Stratum 2. A layer of gray soil was exposed in all three squares. It had no architectural remains, yet pottery vessels that dated to the Byzantine period were found, including a bowl (Fig. 3:2), a krater (Fig. 3:3), a plate (Fig. 3:4), jars (Fig. 3:5–10) and an amphora (Fig. 3:11). Fragments of glass vessels were found (below), as well as two coins: one from the reign of Justin II (573–574 CE; IAA 100244) and the other, dating to the years 591–592 CE (IAA 100240). In addition, metallic artifacts were uncovered and noteworthy among them was a bronze ornament in the image of a bird (Fig. 5).
Stratum 1. A layer of dark soil that had numerous burnt spots, pottery vessels, including a krater (Fig. 4:1) and a glazed plate fragment (Fig. 4:2), lumps of raw glass and two coins from the Umayyad period: one from the Damascus mint (IAA 100241) and the other from the Tiberias mint (IAA 100243). No architectural remains were found, other than a tomb without a grave marker.
The glass vessels consisted of two hundred and thirty-one fragments, c. 100 of which were identified and dated, in spite of the poor preservation and the very small size. Two fragments, a rim of a molded bowl in deep blue hue, decorated with engraving on the inside below the rim and a base fragment of a blown vessel were dated to the Early Roman period. Most of the finds, however, dated to the end of the Byzantine and the Umayyad periods and included wine goblets with hollow base rings; bottles with a folded-in rim and a neck that is decorated with thin, horizontal trails; bottles whose necks are decorated with a thick undulating trail, which are characteristic to the end of the Byzantine and Umayyad periods. Many fragments of folded-in and rounded rims of bottles, cups, wine goblets or saucer lamps were found. Noteworthy is a rim fragment of a small pale blue glass vessel that was covered with silvery, sandy weathering. The rim is upright and folded-in. A disc of a glass trail that was twisted round and flattened was fused to the outside end of the rim (Fig. 4:3). Except for the marks of the glass trail around it, no other marks could be identified on the surface of the disc. The rim seems to belong to a group of bottles, decorated with a sealed disc that was affixed to the rim of the vessel. Bottles of this type were found at Bet She’an in assemblages that dated to the Umayyad period. Many of the seals bear a Kufic inscription blessing Allah; some are decorated with a star or crescents and some are undecorated. Several similar bottles that bear seals were found at Hammat Gader and Tiberias, but based on the large number found in Bet She’an, they were probably produced there (Hadad S. 2005. Islamic Glass Vessels from the Hebrew University Excavations at Bet Shean.
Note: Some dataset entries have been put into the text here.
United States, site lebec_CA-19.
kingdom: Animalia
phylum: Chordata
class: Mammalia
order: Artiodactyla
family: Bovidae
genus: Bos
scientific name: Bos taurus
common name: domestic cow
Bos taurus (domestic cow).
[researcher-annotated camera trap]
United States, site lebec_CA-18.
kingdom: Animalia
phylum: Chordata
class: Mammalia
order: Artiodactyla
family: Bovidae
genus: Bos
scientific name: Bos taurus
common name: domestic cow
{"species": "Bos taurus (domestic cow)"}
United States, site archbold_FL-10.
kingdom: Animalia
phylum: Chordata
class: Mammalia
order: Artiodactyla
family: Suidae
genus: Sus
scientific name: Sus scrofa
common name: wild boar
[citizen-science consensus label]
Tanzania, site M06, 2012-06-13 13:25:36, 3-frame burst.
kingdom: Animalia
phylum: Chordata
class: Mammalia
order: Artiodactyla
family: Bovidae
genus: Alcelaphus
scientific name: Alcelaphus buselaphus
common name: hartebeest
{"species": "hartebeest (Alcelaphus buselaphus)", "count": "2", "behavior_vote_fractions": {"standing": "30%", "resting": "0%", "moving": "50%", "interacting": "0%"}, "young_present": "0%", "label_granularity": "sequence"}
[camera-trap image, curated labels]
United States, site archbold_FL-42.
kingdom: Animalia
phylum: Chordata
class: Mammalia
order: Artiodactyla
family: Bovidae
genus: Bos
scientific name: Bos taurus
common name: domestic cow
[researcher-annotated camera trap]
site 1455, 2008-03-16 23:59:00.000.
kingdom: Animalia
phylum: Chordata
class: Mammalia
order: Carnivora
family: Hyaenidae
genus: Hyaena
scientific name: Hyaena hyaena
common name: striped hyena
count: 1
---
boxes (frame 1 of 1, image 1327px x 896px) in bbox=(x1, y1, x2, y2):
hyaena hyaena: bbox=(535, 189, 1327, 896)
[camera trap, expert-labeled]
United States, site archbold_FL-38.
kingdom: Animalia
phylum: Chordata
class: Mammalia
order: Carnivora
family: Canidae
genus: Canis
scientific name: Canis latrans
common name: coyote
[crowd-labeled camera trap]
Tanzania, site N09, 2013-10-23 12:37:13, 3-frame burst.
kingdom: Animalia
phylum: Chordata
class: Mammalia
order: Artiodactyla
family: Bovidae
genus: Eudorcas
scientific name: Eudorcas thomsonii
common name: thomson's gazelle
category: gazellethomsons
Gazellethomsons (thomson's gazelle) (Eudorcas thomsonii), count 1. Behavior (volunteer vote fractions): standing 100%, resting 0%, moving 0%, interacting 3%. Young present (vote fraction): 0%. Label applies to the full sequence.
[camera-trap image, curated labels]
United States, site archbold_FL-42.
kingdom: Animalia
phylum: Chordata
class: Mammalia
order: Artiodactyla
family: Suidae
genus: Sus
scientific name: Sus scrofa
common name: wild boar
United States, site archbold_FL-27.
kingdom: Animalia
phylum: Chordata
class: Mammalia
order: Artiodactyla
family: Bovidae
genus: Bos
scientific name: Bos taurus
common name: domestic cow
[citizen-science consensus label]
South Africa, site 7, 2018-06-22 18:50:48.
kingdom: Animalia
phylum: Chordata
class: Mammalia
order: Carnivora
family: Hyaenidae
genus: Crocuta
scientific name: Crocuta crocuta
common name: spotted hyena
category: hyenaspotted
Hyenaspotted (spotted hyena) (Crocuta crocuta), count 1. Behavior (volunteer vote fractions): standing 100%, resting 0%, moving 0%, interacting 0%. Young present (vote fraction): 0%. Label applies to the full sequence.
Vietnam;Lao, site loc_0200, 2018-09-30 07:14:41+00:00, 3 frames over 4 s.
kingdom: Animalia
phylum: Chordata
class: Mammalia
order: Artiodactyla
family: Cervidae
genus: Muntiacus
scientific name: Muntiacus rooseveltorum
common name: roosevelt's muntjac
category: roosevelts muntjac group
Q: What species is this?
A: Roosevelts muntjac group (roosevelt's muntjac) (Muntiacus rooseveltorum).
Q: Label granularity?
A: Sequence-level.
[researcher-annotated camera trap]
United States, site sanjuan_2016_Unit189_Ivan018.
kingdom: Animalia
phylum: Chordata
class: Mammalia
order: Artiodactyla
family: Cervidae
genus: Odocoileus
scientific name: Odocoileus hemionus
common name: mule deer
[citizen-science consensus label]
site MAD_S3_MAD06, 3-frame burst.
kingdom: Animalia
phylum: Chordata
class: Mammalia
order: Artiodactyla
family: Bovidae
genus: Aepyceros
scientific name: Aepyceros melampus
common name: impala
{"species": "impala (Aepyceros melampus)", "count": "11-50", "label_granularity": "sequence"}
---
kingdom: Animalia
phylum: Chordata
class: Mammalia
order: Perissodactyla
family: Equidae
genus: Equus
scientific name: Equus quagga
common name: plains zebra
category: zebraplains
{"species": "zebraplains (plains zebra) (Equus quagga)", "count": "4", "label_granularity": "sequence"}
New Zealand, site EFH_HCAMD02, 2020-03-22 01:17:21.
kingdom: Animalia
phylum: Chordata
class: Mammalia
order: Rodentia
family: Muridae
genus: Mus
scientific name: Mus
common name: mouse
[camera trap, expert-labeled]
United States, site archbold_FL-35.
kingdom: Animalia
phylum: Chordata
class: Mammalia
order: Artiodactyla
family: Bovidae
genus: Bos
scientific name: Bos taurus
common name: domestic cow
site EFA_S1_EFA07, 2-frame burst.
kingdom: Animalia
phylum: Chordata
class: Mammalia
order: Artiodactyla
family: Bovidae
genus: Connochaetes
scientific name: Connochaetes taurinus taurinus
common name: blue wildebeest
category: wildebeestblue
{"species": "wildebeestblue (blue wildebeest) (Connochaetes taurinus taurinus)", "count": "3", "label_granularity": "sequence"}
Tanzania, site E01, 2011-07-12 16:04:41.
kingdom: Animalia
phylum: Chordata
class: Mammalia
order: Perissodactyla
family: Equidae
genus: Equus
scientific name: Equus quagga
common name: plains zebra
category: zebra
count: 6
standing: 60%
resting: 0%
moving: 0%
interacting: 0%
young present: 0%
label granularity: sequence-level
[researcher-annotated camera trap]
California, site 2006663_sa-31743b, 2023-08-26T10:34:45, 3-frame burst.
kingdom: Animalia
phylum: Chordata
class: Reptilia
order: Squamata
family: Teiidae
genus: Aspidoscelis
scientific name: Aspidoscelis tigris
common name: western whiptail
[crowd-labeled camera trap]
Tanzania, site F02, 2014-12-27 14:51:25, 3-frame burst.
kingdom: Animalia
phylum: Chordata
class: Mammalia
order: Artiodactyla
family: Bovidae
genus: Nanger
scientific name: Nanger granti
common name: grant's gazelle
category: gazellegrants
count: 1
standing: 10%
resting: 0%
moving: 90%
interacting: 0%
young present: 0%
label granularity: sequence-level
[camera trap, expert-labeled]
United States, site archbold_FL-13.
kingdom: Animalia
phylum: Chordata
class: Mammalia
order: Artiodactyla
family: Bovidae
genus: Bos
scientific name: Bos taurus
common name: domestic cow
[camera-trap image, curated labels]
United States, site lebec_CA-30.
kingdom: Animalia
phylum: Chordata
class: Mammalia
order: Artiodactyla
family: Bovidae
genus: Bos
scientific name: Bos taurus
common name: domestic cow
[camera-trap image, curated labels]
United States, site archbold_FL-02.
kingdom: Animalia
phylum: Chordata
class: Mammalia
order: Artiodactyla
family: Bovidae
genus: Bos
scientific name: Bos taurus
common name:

Excavations at Bet Shean Vol. 2. [Qedem Reports 8]. Jerusalem. Pp. 25–27, Pls. 15:288–307, 16:308–316).
A large quantity of industrial waste was found. Of the 100 identified fragments, 43 were glass industrial waste, including small chunks and flakes of raw glass and waste from the bottom of the furnace, which bore lime deposits from the furnace’s foundation. Similar industrial waste was discovered in previous excavations, with fragments of vessels that dated to the end of the Byzantine and the Umayyad periods.
The excavations attest to a settlement layer from Middle Bronze II east of Esh-Shubeika. They also corroborate evidence derived from the previous excavations that during the Byzantine and Early Islamic periods, this region was situated along the fringes of the settlement and was probably used as a refuse site.